Reproduce exactly, with no other output, every line of the data below from the line containing "What distance from the viewer" to the end, inclusive.

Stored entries
####
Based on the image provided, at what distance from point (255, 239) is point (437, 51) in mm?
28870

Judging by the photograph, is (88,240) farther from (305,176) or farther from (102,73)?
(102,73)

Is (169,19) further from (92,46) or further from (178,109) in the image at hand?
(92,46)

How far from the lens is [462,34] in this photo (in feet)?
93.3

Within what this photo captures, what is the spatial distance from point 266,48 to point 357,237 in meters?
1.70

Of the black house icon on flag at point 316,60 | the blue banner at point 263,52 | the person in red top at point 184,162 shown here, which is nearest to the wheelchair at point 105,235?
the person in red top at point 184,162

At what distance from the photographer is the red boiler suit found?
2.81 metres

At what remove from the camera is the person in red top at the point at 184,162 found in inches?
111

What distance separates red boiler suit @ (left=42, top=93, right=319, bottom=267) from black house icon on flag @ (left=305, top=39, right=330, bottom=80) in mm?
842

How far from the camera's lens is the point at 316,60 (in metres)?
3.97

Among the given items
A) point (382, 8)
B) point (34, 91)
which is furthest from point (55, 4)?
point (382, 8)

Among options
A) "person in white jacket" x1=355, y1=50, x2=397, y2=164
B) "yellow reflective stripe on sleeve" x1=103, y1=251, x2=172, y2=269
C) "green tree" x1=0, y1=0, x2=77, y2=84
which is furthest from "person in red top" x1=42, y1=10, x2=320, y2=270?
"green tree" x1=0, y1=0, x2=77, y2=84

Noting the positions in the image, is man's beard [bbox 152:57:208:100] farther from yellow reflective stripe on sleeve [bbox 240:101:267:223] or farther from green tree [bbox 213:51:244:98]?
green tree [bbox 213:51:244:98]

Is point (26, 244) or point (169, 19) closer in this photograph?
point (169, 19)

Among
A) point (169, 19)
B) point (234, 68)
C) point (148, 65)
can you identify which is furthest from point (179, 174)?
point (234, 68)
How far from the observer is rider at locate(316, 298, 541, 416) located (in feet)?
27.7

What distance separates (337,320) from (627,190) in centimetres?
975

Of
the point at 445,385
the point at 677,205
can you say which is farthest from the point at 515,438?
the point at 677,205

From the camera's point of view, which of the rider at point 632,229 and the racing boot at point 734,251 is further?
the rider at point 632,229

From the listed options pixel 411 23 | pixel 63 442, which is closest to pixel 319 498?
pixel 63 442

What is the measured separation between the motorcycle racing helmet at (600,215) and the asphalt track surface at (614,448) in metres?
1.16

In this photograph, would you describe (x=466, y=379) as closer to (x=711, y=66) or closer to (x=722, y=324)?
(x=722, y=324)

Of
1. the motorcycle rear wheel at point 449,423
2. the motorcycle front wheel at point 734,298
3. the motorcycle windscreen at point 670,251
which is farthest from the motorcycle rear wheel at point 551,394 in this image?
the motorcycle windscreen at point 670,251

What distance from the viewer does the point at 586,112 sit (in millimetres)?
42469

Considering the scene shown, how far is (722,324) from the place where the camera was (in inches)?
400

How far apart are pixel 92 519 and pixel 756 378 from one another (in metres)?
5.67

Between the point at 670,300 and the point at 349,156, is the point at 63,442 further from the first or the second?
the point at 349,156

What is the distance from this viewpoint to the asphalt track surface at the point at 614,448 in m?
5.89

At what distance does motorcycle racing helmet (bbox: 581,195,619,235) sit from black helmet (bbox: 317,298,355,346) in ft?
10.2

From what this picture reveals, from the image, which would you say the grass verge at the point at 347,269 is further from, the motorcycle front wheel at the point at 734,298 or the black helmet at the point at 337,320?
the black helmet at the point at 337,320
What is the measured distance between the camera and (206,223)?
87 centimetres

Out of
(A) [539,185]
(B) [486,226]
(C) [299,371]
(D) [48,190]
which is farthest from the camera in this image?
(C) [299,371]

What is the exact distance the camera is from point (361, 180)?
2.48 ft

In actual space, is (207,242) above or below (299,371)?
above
####
• **TASK SOLUTION**:
What distance from the viewer does the point at 586,112 sit (in millimetres)?
42469

Considering the scene shown, how far is (722,324) from the place where the camera was (in inches)?
400

How far apart are pixel 92 519 and pixel 756 378 from one another (in metres)?
5.67

Between the point at 670,300 and the point at 349,156, is the point at 63,442 further from the first or the second?
the point at 349,156

What is the distance from this viewpoint to the asphalt track surface at the point at 614,448 in m?
5.89

At what distance does motorcycle racing helmet (bbox: 581,195,619,235) sit from black helmet (bbox: 317,298,355,346) in ft?
10.2

From what this picture reveals, from the image, which would you say the grass verge at the point at 347,269 is further from, the motorcycle front wheel at the point at 734,298 or the black helmet at the point at 337,320?
the black helmet at the point at 337,320
What is the measured distance between the camera and (206,223)?
87 centimetres

Out of
(A) [539,185]
(B) [486,226]
(C) [299,371]
(D) [48,190]
which is farthest from the camera in this image?
(C) [299,371]

What is the exact distance the camera is from point (361, 180)?
2.48 ft

In actual space, is (207,242) above or below (299,371)?
above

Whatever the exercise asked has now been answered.